Indian banks are tightening their workforce, with fresh data showing a steady reduction in employee strength. The trend points to a structural shift in banking operations. As digital transactions rise and physical branch footfalls stabilise, lenders are increasingly relying on automation and artificial intelligence-led underwriting. 

Among large private lenders, HDFC Bank saw its total employee count decline from 2.15 lakh in FY25 to 2.11 lakh in FY26. Similarly, Axis Bank trimmed its workforce to 1.01 lakh in FY26 from 1.04 lakh in FY25 and 1.04 lakh in FY24. 

“While we added 400 branches during the year, our total workforce declined by 3% year on year, driven by technology leverage and key gains at both employee and branch levels,” Amitabh Chaudhry said in the post earnings media call. 

Data for ICICI Bank shows employee strength at 1.3 lakh in FY25, lower than 1.4 lakh in FY24, indicating that rationalisation had begun earlier. At RBL Bank, employee strength fell to 13,316 in FY26 from 14,265 a year earlier, continuing a gradual moderation after peaking in FY25.

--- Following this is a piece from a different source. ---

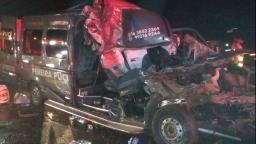 Acidente com van deixa dois mortos e dez feridos na Anhanguera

DCB Bank Managing Director and CEO Praveen Kutty said that they have gone back to 11,300 people which is lower than around 11, 900 employees the bank had in September 2024.

“So, we are still below that peak (September 2024). But I would tend to imagine that we will close this year with higher number of people as there is still opportunity, and demand,” Kutty said. 

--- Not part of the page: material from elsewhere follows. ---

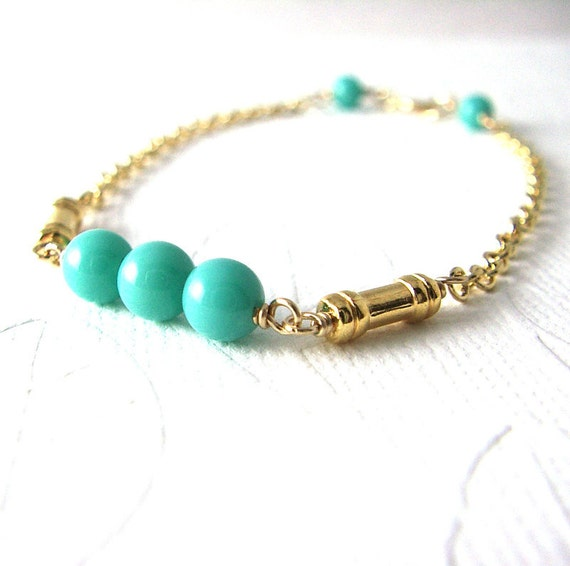 Gold Bracelet / Turquoise Vintage Glass Beads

Public sector lender Union Bank of India also reported a marginal dip in headcount to 73,885 in FY26 compared with 73,900 in FY25, although its workforce remains broadly stable over the last three years. 

The aggregate employee expense for 14 banks, which have announced their quarterly results, stood at Rs 1.04 lakh crore for the financial year ended March 31, marking a growth of 6.14% on year. This growth is the lowest in the last five years, according to data sourced from Capitaline.